Mr Daniel Sandars
Research Fellow in Operational Research in Natural Resources
Location: Building 42, Cranfield campus
E: daniel.sandars@cranfield.ac.uk
T: +44 (0)1234 750111 x2742
Environmental Science and Technology
Current activities
The purpose of Daniel Sandars' current work is to inform UK policy on biodiversity and arable agriculture by providing decision analysis methods and related quantified evidence base. The aim is to identify, develop as necessary, and apply methods which develop the linear programming approach to agricultural production planning to include effects on exemplar indicator species of farmland birds and mammals together with the associated decision making behaviour of farmers.
The resulting approach will identify and quantify how farmers respond to changes in the financial, regulatory, climatic and technological environment, especially with respect to initiatives to promote biodiversity. It will be capable of rapid recalculation and easy adaptation to evaluate future, as yet unspecified, choices and changes.
In general he applies a variety of modelling and operational research techniques, which often require considerable methodological innovation to succeed (be fit for purpose).
These include:
- the representation of nutrient cycles within SFARMMOD, an optimising, typically profit maximising, linear programme of whole farm production and land-use planning
- the environmental Life Cycle Assessment technique (ISO 14040-14043) applied to structurally complex agricultural commodity production (e.g. the stratification of the UK sheep industry), using a set of linear equalities to tie the various components together in rational proportions
- the conversion of rules based non-foliar wheat diseases treatment procedures into continuous quantitative models of yield loss depending on situation by using an iterative analysis of the decision making behaviour of experts when asked to respond to intermediate cases.
Background
Daniel Sandars' 17 year career began in the vocational side of arable and livestock agriculture, in the UK and Europe, culminating in the management of a dairy unit in Kent - 1993. That was followed by 12 months as a biomass renewable energy modeller and analyst in Hertfordshire. The following 10 years was spent at the Silsoe Research Institute modelling the financial and environmental aspects of agricultural decisions, a role which has evolved into his current role at Cranfield University.
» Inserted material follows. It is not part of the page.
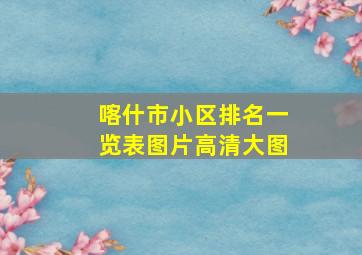 喀什市小区排名一览表图片高清大图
His professional post-nominals are CEnv MIAgrM, MIAgrE, and AFORS. His additional professional roles include being a board member of the EURO-working group on Operational Research in Agriculture and Forestry Management (EWG-ORAFM), secretary to the Operational Research Society's special interest group on Agriculture and Natural Resources, and a co-ordinator of Cranfield's intra-university modelling, optimisation, and analysis research forum.